Task goal: Find "Examine the image: is" in the material below, then copy that line and every subsequent line to the end, exactly.

Exercise inputs:
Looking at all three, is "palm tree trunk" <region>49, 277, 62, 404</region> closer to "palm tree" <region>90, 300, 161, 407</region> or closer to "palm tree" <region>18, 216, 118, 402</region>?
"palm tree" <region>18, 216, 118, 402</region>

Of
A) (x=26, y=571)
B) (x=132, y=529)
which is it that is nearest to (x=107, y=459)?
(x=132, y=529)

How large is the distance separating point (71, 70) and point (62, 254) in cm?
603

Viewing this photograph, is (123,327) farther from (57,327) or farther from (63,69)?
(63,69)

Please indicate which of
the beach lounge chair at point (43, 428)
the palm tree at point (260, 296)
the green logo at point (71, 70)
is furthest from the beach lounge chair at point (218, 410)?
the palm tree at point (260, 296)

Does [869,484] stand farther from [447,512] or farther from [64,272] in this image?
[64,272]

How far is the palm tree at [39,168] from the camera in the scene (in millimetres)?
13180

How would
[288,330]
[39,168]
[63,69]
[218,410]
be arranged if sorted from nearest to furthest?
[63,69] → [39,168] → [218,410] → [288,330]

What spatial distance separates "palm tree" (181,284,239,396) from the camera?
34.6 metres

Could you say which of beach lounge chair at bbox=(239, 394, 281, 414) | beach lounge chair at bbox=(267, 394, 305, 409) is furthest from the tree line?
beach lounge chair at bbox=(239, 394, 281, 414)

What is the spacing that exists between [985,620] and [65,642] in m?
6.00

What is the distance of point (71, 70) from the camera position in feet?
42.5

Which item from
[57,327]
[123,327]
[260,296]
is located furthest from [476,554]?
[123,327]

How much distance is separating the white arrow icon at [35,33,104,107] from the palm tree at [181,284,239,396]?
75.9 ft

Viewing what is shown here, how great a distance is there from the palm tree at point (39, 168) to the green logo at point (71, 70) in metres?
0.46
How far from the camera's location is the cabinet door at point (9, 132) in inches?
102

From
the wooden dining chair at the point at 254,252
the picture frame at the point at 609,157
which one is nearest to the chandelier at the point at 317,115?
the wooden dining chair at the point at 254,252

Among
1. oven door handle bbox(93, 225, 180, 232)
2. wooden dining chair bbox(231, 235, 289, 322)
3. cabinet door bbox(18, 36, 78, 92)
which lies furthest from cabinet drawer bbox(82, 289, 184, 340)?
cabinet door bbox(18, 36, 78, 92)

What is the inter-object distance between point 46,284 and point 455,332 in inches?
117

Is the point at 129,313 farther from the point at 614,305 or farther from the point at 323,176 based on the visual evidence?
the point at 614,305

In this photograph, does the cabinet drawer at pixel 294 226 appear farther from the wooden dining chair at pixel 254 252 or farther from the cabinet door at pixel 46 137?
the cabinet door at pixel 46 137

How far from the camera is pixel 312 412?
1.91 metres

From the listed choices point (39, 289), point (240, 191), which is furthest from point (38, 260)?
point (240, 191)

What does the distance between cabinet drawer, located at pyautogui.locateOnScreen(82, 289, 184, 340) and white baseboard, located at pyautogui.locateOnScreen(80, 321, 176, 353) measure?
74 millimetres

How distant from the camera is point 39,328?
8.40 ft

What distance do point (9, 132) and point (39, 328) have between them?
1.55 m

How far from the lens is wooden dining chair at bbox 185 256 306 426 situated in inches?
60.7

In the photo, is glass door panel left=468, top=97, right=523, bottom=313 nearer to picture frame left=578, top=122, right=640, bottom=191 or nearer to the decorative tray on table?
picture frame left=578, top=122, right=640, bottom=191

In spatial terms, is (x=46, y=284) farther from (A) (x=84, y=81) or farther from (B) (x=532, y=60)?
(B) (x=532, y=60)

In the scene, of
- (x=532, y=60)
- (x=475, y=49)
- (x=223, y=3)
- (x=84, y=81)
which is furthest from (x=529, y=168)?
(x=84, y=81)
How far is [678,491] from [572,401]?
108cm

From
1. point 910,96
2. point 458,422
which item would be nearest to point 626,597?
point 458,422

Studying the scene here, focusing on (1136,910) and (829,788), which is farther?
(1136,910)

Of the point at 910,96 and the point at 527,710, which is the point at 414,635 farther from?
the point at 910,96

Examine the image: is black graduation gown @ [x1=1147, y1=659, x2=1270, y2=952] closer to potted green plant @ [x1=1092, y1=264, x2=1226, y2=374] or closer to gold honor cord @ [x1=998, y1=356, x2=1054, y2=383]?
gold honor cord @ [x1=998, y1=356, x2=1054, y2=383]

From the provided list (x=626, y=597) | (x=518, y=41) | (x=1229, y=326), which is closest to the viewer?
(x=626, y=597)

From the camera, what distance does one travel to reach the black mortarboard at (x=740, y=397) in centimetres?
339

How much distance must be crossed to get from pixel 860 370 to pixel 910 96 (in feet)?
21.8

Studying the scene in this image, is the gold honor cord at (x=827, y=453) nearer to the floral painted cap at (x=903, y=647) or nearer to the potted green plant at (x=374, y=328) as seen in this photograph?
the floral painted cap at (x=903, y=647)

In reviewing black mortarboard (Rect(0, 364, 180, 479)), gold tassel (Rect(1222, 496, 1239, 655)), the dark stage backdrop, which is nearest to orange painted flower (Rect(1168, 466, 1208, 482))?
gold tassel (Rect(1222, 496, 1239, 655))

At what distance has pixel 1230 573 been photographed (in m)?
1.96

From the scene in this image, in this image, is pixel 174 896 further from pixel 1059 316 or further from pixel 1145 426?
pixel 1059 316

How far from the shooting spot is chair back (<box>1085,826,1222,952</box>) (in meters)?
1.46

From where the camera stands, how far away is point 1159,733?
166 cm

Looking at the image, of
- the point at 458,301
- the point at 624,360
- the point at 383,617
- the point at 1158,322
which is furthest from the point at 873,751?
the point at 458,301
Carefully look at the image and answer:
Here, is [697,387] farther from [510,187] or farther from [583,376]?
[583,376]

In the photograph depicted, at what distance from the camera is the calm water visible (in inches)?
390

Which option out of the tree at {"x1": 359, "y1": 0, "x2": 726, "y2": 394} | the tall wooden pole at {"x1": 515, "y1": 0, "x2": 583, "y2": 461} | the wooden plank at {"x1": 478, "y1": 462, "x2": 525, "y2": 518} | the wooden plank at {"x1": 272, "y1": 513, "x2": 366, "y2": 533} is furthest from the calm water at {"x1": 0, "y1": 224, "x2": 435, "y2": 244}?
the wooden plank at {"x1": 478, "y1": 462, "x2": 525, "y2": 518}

Output below:
Examine the image: is black graduation gown @ [x1=1147, y1=659, x2=1270, y2=952] closer to potted green plant @ [x1=1092, y1=264, x2=1226, y2=374] or closer to gold honor cord @ [x1=998, y1=356, x2=1054, y2=383]?
gold honor cord @ [x1=998, y1=356, x2=1054, y2=383]

From the provided list (x=626, y=597) | (x=518, y=41) | (x=1229, y=326), which is closest to the viewer?
(x=626, y=597)

From the camera, what distance does one travel to reach the black mortarboard at (x=740, y=397) in centimetres?
339

How much distance must be crossed to get from pixel 860 370 to pixel 910 96 (in feet)?
21.8

Studying the scene in this image, is the gold honor cord at (x=827, y=453) nearer to the floral painted cap at (x=903, y=647) or nearer to the potted green plant at (x=374, y=328) as seen in this photograph?
the floral painted cap at (x=903, y=647)

In reviewing black mortarboard (Rect(0, 364, 180, 479)), gold tassel (Rect(1222, 496, 1239, 655)), the dark stage backdrop, which is nearest to orange painted flower (Rect(1168, 466, 1208, 482))?
gold tassel (Rect(1222, 496, 1239, 655))

At what distance has pixel 1230 573 been photographed (in m)?
1.96

From the scene in this image, in this image, is pixel 174 896 further from pixel 1059 316 or further from pixel 1145 426?
pixel 1059 316

How far from the shooting spot is chair back (<box>1085,826,1222,952</box>) (in meters)?
1.46

From where the camera stands, how far away is point 1159,733?
166 cm

Looking at the image, of
- the point at 458,301
- the point at 624,360
- the point at 383,617
- the point at 1158,322
which is furthest from the point at 873,751?
the point at 458,301
Carefully look at the image and answer:
Here, is [697,387] farther from [510,187] or farther from [583,376]?
[583,376]

In the photograph depicted, at what distance from the camera is the calm water visible (in inches)?
390

Which option out of the tree at {"x1": 359, "y1": 0, "x2": 726, "y2": 394} | the tall wooden pole at {"x1": 515, "y1": 0, "x2": 583, "y2": 461} | the wooden plank at {"x1": 478, "y1": 462, "x2": 525, "y2": 518} | the wooden plank at {"x1": 272, "y1": 513, "x2": 366, "y2": 533} is furthest from the calm water at {"x1": 0, "y1": 224, "x2": 435, "y2": 244}?
the wooden plank at {"x1": 478, "y1": 462, "x2": 525, "y2": 518}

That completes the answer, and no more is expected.